(任务要求)
请续写后面那篇从大国发展史看中美关系的文章，紧接其最后一句往下写。

(文本段落)
────
陳曉律丨大國發展史視野下的中美對視,關鍵在於中國自己_風聞
探索与争鸣-《探索与争鸣》杂志官方账号-2021-11-17 07:20
編者按:11月16日,中美兩國領導人舉行視頻會晤。此次會晤涉及諸多事關中美兩國未來的重大戰略性問題,受到廣泛關注。中美關係近年越來越凸顯出其世界性影響,已經成為國際事務中的最重大議題,其變數事關全球未來。兩個大國的關係將來會走向何方?本文指出,中美關係的問題,本質上來自大國發展帶來的世界力量均勢變化。當前中美關係既具有傳統的大國競爭性質,又包含制度、體制和文明類型的問題。不能僅僅在國際關係中尋求中美問題的解答。借鑑歷史,最終決定中美關係發展走向的,是中國在對自身的合理定位、國情認識的基礎上,鞏固好國內“根據地”,維持好國家發展的勢頭,解決好社會發展中遺留的問題。我們特推出本文,以供讀者思考。
陳曉律 | 南京大學歷史學院教授
從公元1500年以來的世界歷史來看,世界的經濟發展早已成為一個全球性現象,而發達國家以資本主義形式的市場機制發展,更不可能侷限在單一民族國家範圍之內,因為現代資本主義的發展有幾個不可或缺的因素:生產商品所必需的勞動力、設備和原材料,銷售商品的市場,以及有利於資本主義生產形態的競爭規則等。這些都使世界強國的發展成為國際事務的主要內容。在列強競爭的態勢下,影響國家發展的因素中,變數最大的是競爭規則,其既涉及國內因素,又涉及國際範圍的因素。兩次世界大戰最主要的就是爭奪制定世界經濟競爭規則的權力:擁有世界經濟競爭規則制定權的國家,自然可以在世界市場的蛋糕上分到最大的份額。
────
(给定数据)
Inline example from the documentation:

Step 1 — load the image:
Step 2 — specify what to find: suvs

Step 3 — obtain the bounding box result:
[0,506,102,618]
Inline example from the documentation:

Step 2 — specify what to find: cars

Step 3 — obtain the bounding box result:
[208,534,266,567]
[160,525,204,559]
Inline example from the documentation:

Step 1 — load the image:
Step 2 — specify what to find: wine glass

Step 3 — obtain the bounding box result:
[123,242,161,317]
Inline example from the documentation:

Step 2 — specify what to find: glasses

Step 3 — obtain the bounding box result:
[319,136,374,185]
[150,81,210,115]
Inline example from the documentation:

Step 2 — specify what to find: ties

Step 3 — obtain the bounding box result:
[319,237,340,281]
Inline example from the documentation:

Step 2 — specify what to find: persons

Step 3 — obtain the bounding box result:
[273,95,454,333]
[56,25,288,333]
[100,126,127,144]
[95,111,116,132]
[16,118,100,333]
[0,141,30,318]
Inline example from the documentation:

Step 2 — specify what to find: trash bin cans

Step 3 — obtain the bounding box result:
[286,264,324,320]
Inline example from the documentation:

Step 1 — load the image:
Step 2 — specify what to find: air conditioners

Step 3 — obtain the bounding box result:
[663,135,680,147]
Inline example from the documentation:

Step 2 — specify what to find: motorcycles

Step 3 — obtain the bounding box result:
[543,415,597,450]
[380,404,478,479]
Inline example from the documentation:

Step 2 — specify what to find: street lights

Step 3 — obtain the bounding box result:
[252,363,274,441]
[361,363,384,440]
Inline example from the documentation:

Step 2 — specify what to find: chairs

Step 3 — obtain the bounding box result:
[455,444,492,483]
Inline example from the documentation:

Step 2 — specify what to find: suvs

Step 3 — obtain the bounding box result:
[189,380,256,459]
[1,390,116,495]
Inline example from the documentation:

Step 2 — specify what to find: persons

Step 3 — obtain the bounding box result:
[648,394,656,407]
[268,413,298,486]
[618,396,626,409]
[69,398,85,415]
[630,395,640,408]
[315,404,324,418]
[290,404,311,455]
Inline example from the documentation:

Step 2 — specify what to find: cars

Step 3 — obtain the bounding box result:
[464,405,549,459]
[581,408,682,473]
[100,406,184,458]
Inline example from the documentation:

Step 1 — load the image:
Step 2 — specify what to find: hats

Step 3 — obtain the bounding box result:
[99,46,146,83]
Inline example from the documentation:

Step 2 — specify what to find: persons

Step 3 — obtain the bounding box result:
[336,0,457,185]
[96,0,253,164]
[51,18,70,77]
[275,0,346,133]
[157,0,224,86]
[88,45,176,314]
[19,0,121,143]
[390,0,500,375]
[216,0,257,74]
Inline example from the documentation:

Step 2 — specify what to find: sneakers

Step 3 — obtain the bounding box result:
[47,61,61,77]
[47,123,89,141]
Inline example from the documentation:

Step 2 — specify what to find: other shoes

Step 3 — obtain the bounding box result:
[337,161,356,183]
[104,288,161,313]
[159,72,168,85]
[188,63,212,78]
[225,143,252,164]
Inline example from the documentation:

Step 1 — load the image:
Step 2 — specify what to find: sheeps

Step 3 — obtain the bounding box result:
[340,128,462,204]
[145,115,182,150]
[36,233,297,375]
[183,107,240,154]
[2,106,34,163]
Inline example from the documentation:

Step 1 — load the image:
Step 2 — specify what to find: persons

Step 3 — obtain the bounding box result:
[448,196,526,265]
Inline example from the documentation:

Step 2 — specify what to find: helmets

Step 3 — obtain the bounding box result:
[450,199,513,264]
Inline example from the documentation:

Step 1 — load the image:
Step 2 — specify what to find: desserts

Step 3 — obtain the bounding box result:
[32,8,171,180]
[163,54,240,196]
────
(练习结果)
然而,無論原有的霸權國家如何控制,世界經濟的潮流依然是在逐漸變化的。其中一個十分重要的現象是,最發達的經濟和科研中心都在緩慢地轉移。這種轉移從長期看意義極為深遠。因為它預示着一個發展的普遍規律,即一個國家的經濟不可能只一種既定模式持續不變地發展下去。自英國工業革命以來,世界的科技進步幾乎是在以一種加速度方式進行,而每一次科技進步,總是要求原有的佔據先進位置的國家,適時調整自己的經濟發展模式,在新一輪競爭中獲取新的優勢。在這個意義上,如果一個民族或國家不能及時地調整發展模式,進行經濟方面的轉軌,那麼其可持續發展就是十分困難的。
中國正是在20世紀80年代抓住歷史的機遇,通過改革開放迅速地發展起來,現在已經成為全球GDP 總量第二的國家。並且,在一定程度上,這種迅速發展是與美國的默契有關的。於是,新形勢下的中美對視,就格外引人注目。中國的強國夢與美國的市場夢曾經在20世紀80 年代找到了契合點,雙方都獲得了各自較為滿意的結果。但隨着目前中國實力的增強,美國人的焦慮卻日益增長。這樣一種前所未有的複雜局面引發了眾多學者的討論。站在世界史的角度,需要對大國發展中可能產生的一些問題進行梳理,以便明確現在中國對內對外應該如何做。
從世界史的角度看,當代國際社會本質上依然處於無政府狀態,各國只能通過力量均勢而獲得暫時平衡。然而,所有的國家都渴望發展,而發展必然帶來力量均勢的變化。於是,各國在這種力量均勢不斷變化的狀態下如何生存,就成為現代世界一個重要的課題。如果以1500年為起點,近現代世界的發展大致是由英吉利海峽附近的國家率先啓動的。其中,荷蘭、德國與英國扮演着不可替代的角色,它們的經歷構成了現代世界發展的一條主線。
大國發展的歷史回溯
(一)荷蘭:發展與國家戰略
在現代西方世界的擴張歷史中,荷蘭是一個非常獨特的國家。17 世紀,它曾是世界強國之一併成為國際金融中心。它的很多政治經濟理念被後來的英國發揚光大,成為西方發展模式中的基本要素。就此而言,荷蘭能在西方世界嶄露頭角,並非是因為其現代化方面具有獨特的機遇,而是由於其體制方面的創新。然而,荷蘭卻未能長期保持良好的發展勢頭,最終被其他歐洲國家排擠到邊緣位置。所以,荷蘭在世界現代化潮流中,起着十分重要的承上啓下的作用。分析荷蘭的興衰歷史,有很多發人深省的地方。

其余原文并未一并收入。